Cuánta razón tiene Miguel Zerolo cuando afirma que "la gente se está dando cuenta de que Madrid establece dos tipos de españoles: de primera y de segunda. Y hay muchos españoles nacidos en Canarias, o que sienten esta tierra, que se dan cuenta de que se nos trata como españoles de segunda. Que llegan los catalanes o los andaluces y consiguen lo que quieren, deuda histórica, reforma del Estatuto..., y que en Canarias somos españoles de segunda y no se consigue eso. Y hay mucha gente que empieza a decir que, o somos españoles de primera, o si nos siguen tratando como españoles de segunda va a llegar un día en que no vamos a querer que se nos siga tratando así. El nacionalismo no está rebrotando de repente. Es que muchos canarios no quieren ser españoles de segunda". Alguien ha dicho que Zerolo es proclive a las piruetas políticas. A las piruetas no, sino a la sordina que le han impuesto.

POR otra parte, las voces de la calle advierten de que los nacionalistas de CC se quieren sumar a los nacionalistas peninsulares para concurrir a las elecciones europeas. Un error, pues Canarias no es Europa. Otra cosa bien distinta es que tengamos una formación y una cultura europeas. Que tengamos una lengua europea, que es la española, de la que estamos orgullosos porque nos es muy útil: permite que nos comuniquemos con 500 millones de personas en todo el mundo.

Retomando el tema de lo comedido que debe ser el alcalde de Santa Cruz en sus declaraciones, nos apena que la gente del país deba "hablar silenciosamente" porque los partidos de la nación opresora los tienen amenazados con su justicia. Qué conducta tan distinta la de Miguel Zerolo en comparación con la de Ana Oramas y José Luis Perestelo. ¿Qué ha conseguido la niña de La Laguna y el señor de La Palma en Madrid que no fuera antes de los canarios? ¿A cambió de qué ese apoyo a Zapatero para que prolongue su Gobierno en España y mantenga el sometimiento como colonia de Canarias? ¿Qué están haciendo la señora Oramas y el señor Perestelo para salvar a los canarios, a su propia gente, de un peligro cada vez más próximo? Porque no olvidemos que Marruecos acecha el momento oportuno para anexionarnos. Puede hacerlo cuando quiera, pues estamos en sus aguas. Las intenciones de Rabat de construir un Gran Magreb, que incluye a Canarias bajo la soberanía marroquí, era un tema que antes se tomaba a risa. Lamentablemente, hoy no tenemos ningún motivo para alegrías con este asunto.

LLEGADO el caso de que Marruecos materialice sus pretensiones, poco podrá hacer España para impedirlo por una sencilla razón: Canarias no le pertenece a España. ¿Puede un país ser dueño de otro que lo conquistó mediante una masacre?
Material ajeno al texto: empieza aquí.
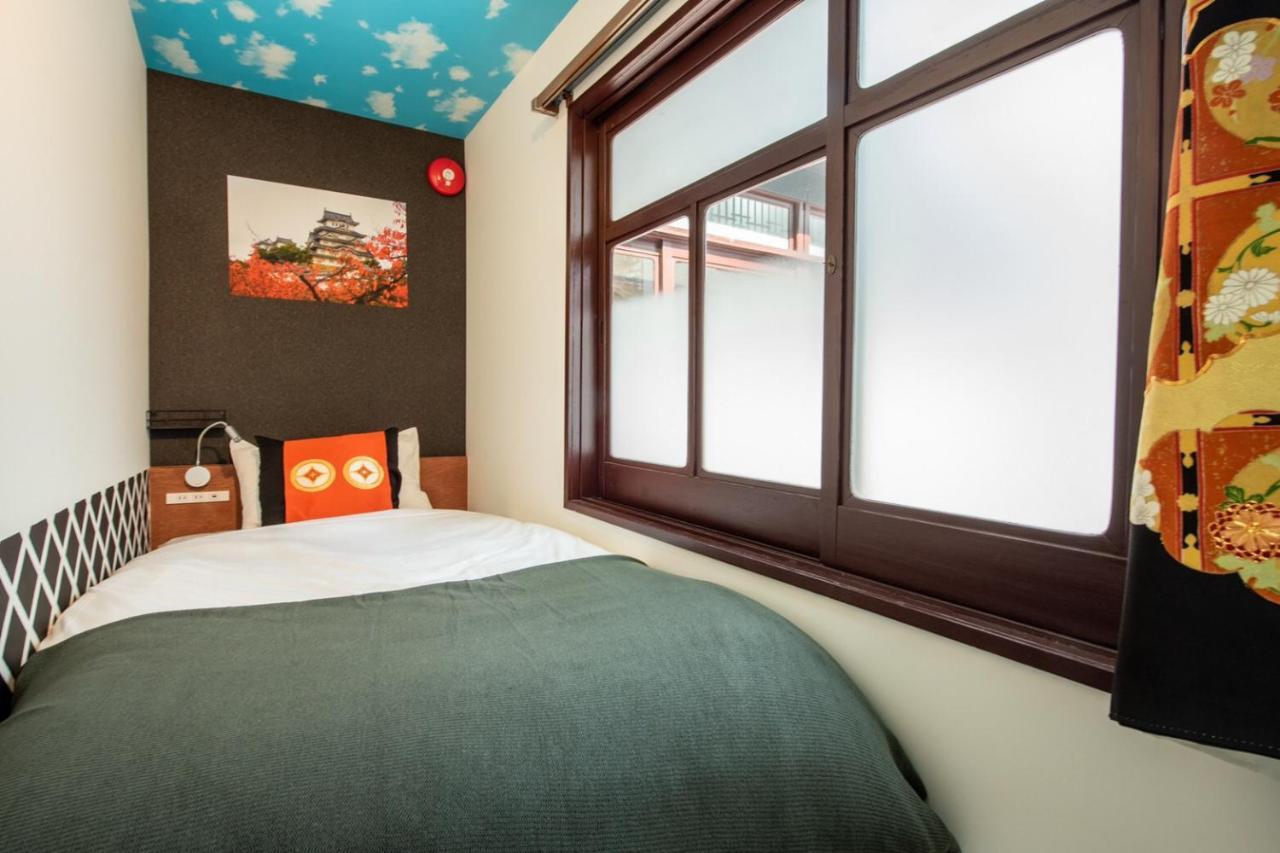 Appartement Kou Namba/kuromon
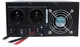 ИБП IPS CO-sinusUPS400W 500VA/400W (5902135124079) - изображение 3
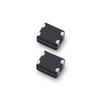 LCFA Series 1210 Common Mode Noise Filter -- LCFA121002A900TG - Image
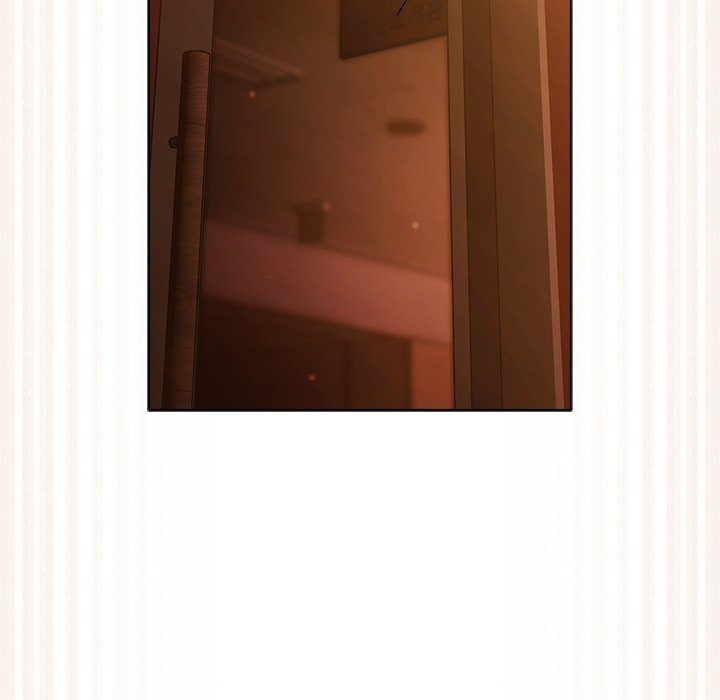 Sweet Girl, Dirty Secrets - Chapter 13 - photo - 176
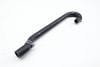 Hose / Line 1EK121096 — photo 1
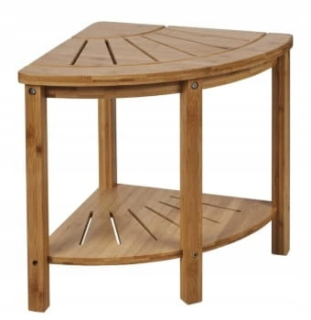 Stolík, taburetka - Ikea linnmon adils stolný stôl 120x60 cm biely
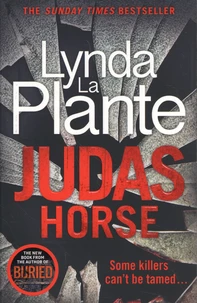 Judas Horse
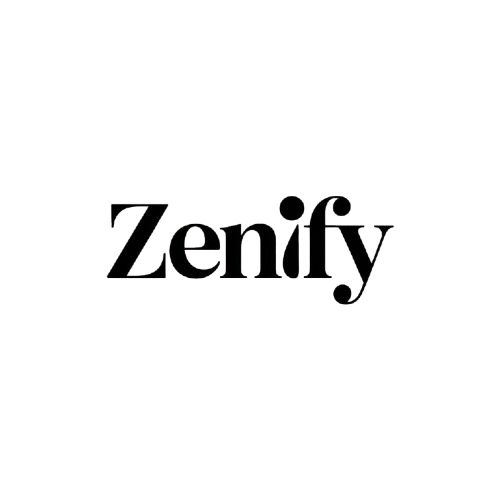 Zenify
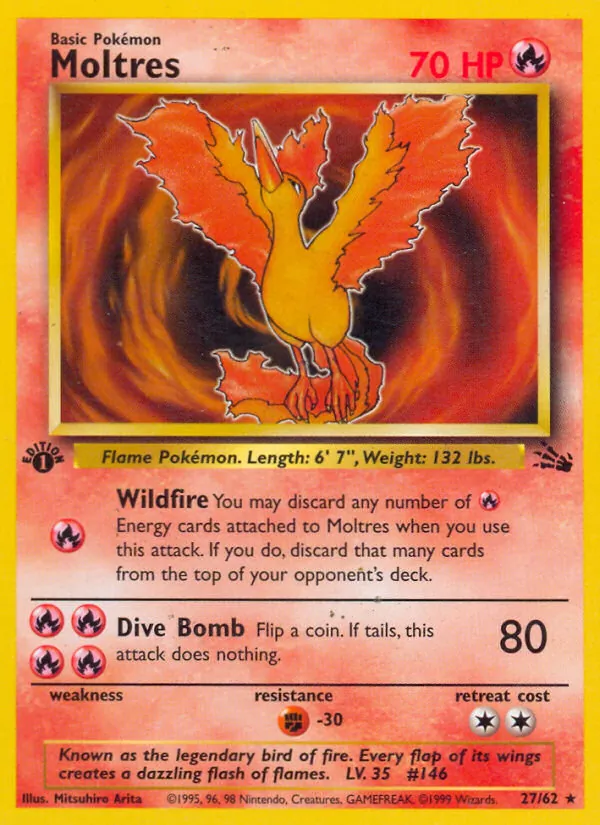Card 27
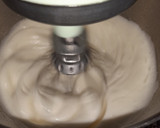 Foto del paso 5 de la receta: Cupcakes con merengue italiano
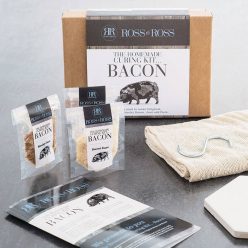 Make Bacon Kit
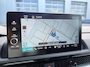Honda CR-V 2.0 e:PHEV Advance Tech AUTOMAAT | PLUG-IN HYBRIDE | 360gr CAMERA | PANORAMA DAK | LEDER | STOEL- en STUURVERWARMING | EL. A. KLEP |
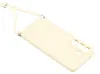 Samsung Galaxy A57 Hülle - Coverup Colour TPU Back Cover Produktbild-Vorschau 4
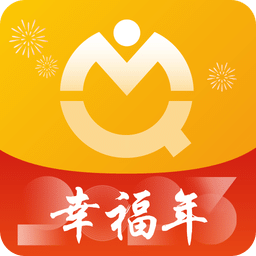 全民幸福社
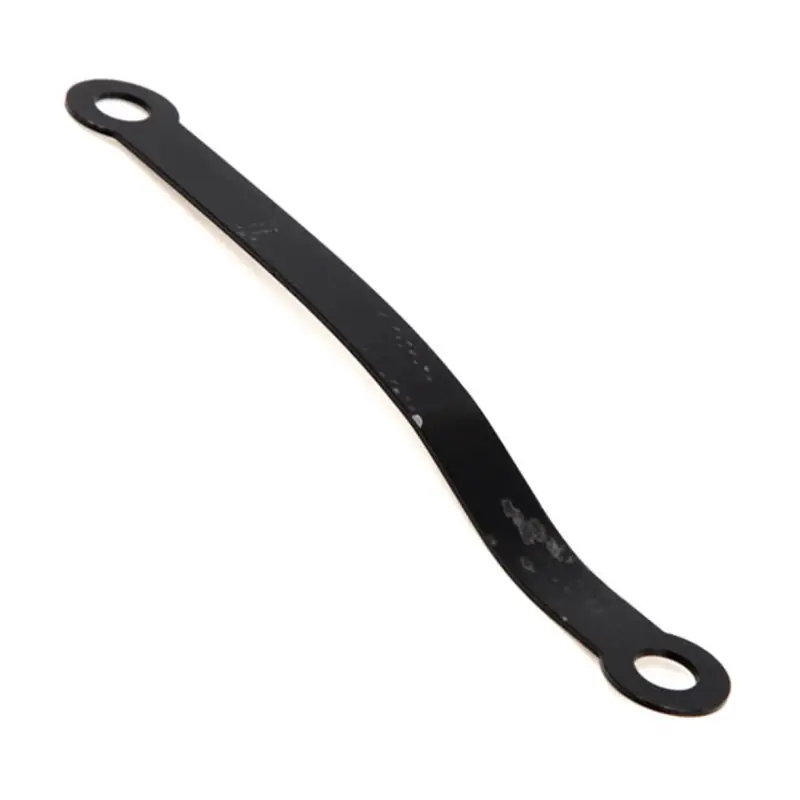 Super okazja Długi Zakrzywiony Łącznik Curved Long Spoon 1.0 Snigel (26-01221A01-900)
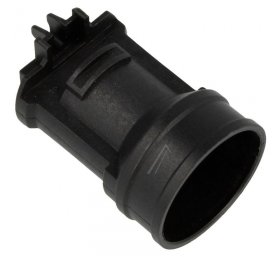 Lamp Cover - 1004137 Lighting Globe [Amica]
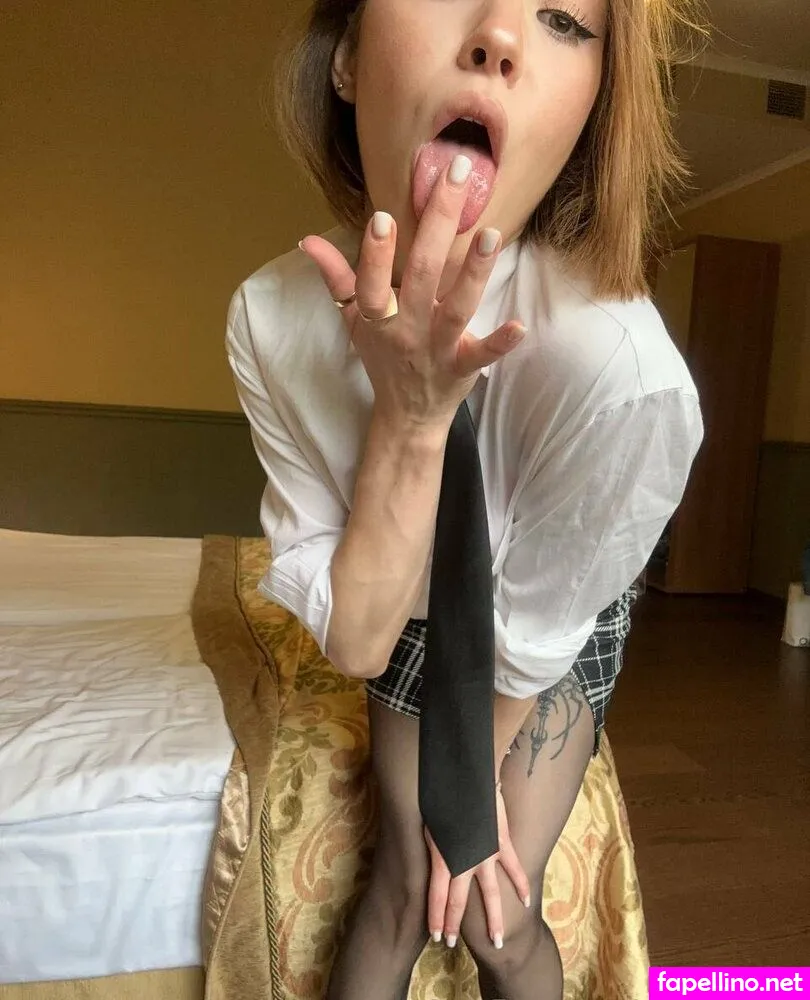 sweet_ellie, sweet_ellie_rose Nude Leaked OnlyFans Photo #mQBcFojaDc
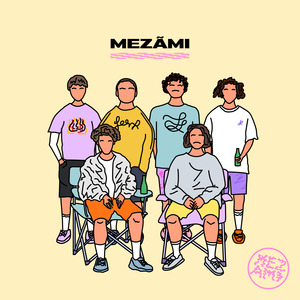 MEZAMI (Explicit)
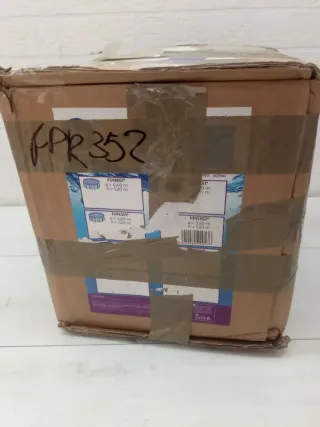 Liner para Piscinas Redondas 350 x 120 cm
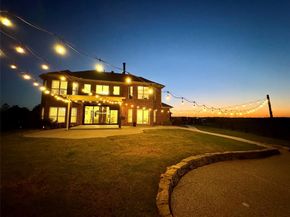 4601  Church Street , Celina Texas 75009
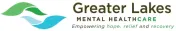 Greater Lakes Mental Healthcare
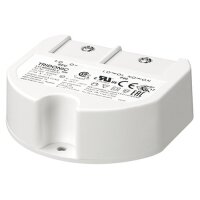 LED Netzteil LCI 5W 350mA IP20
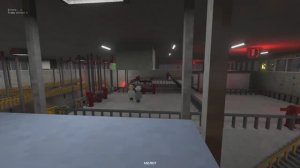 взрыв ЧАЭС в тердауне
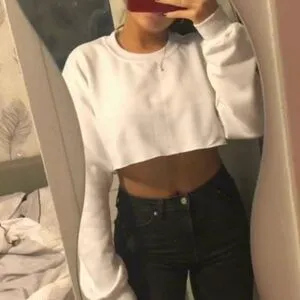 Izzy Barnes OnlyFans Leaked Free Thumbnail Picture - #8YPmfW5k8B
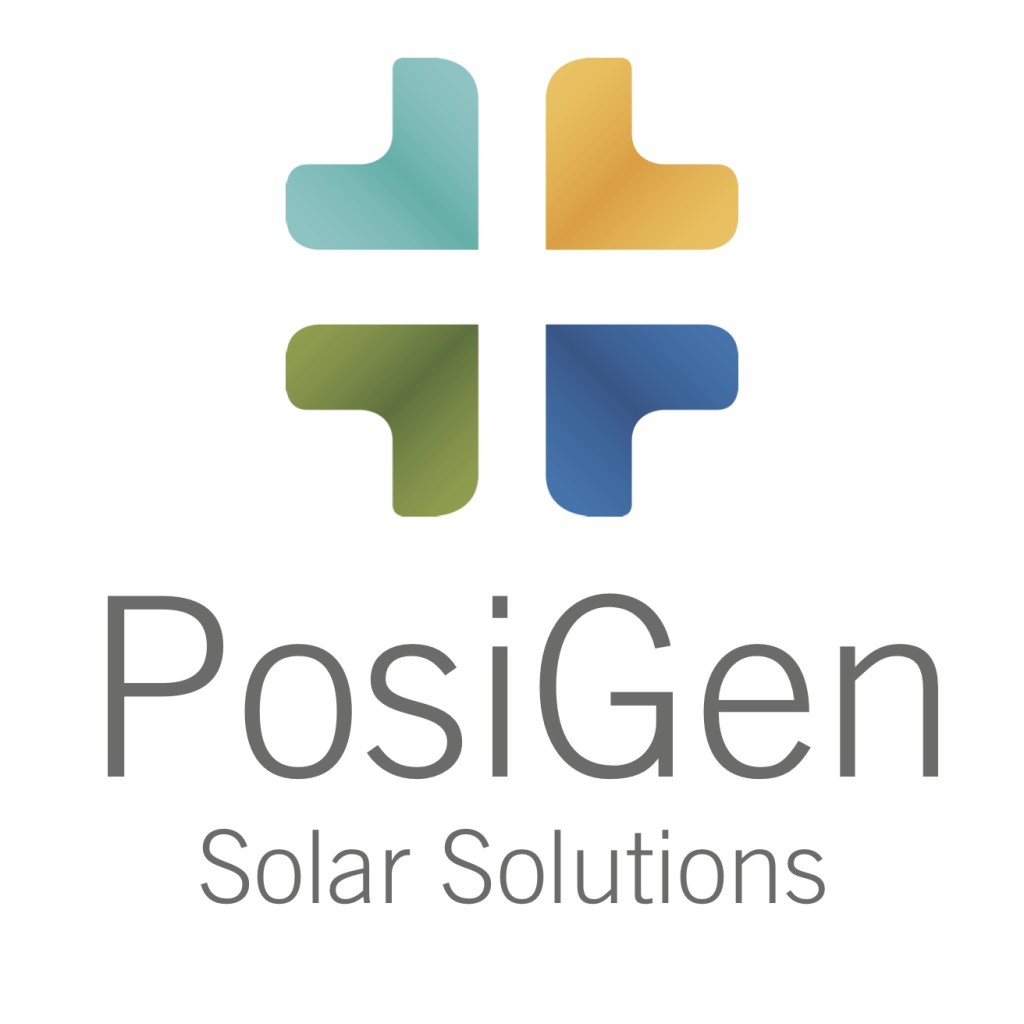 PosiGen Solar Solutions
Sólo el hecho de constituirnos en nación independiente puede salvarnos de las ambiciones marroquíes. Hemos de ser un Estado archipielágico y no el archipiélago de un Estado. Sólo así podemos tener bandera y asiento en organismos internacionales, como la ONU, la UE, la OUA e incluso la OTAN. ¿Por qué no, si estamos en un punto sumamente estratégico del Atlántico?

Sabemos que España no quiere perder esta colonia, pero no le queda más remedio que perderla. Los españoles deberán devolver lo que han robado. Deberán cumplir la resolución 1.514 de las Naciones Unidas, porque la firmaron. De nada les servirán a partir de ahora sus tretas habituales para mantenernos como esclavos. Éramos un pueblo libre y libre queremos volver a ser. Nos asiste el derecho internacional. Nos obliga la debida memoria a nuestros antepasados. Nos lo impone la enorme lejanía de la Metrópoli que, por si fuera poco, está en otro continente que no es el nuestro. En definitiva, tenemos que llegar a ser una nación con su Estado mediante el diálogo inteligente y pacífico ?se debe prevenir cualquier mínimo brote de violencia ocasionado por la falta de comprensión? con el Gobierno de España, y así cumplir una resolución internacional que tiene fecha de obligada ejecución: como muy tarde, el 31 de diciembre de 2010.